I laugh, looking about me, remembering where I’ve been and how I came to be here. A house in a village in a living land where rituals of the long-dead continue, renewing the ancient agreements with different words but the same meaning.
I laugh, and I laugh, and I laugh again, as she did when she first came to me. This story started when I heard her laughing. I didn’t know why she laughed then, but I’m starting, finally, to understand what was so damn funny.
Happy Imbolc.
Of course you can say, “no,” which I’ve done plenty of times to the Christian’s god.

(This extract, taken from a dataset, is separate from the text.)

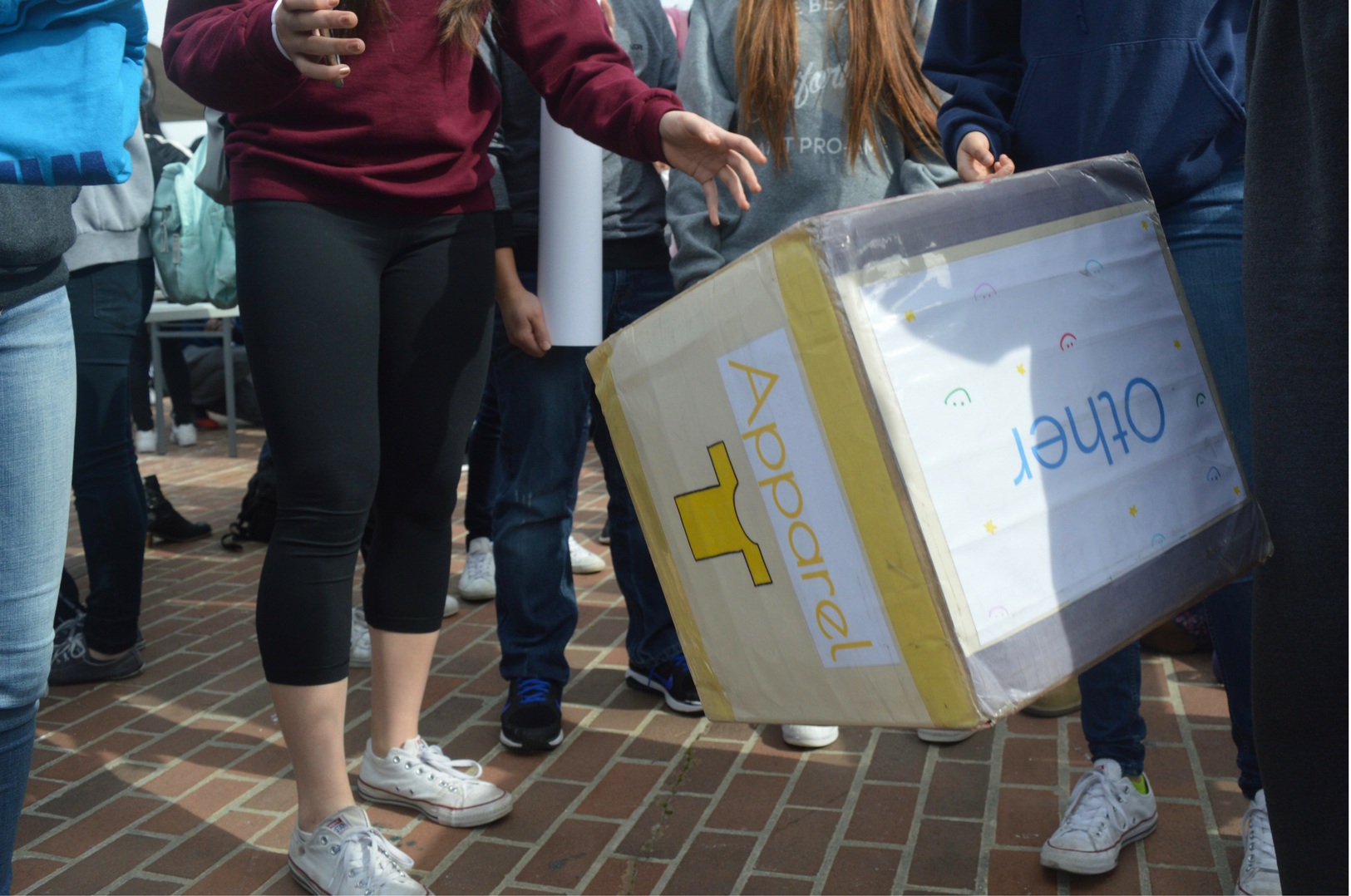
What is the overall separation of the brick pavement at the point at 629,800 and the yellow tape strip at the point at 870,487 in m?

I find your title "Worlding Into the Earth" an appropriate one for Groundhog Day as well. While the Bill Murray movie connected the holiday to endlessly repeating days, Groundhog Day has a much deeper meaning. I find it a unique tradition that compliments Imbolc, but is still distinctly its own thing.
Once Deitsch (Pennsylvania Dutch) people arrived in North America, the Groundhog replaced the Badger as the prognosticator of the weather (something very important to agricultural people). In parts of Germany Candlemas was known as Badger Day. While they were Christian at the time, various pagan ideas and symbols still survived in the folk culture, even if their original source was forgotten. The scholar Don Yoder once called the groundhog a totemic animal for Deitsch. Groundhogs were considered messengers, as the borrow was seen as a metaphor for various connections between the worlds.
So, Happy Imbolc and Happy Groundhog's Day!
Happy Imbolc!
About the song: There is a new, "sanitized" version, which says "let the young folk live, and the old beside them", but I remember that as a kid, we would always sing the old version. (I am from Luxembourg)
It only occured to me recently that it is actually meant in a different way: "Let the old folk die" - the emphasis is on the "let", as in allowing them to die a peaceful death. A good death, as opposed to spending the last part of life suffering.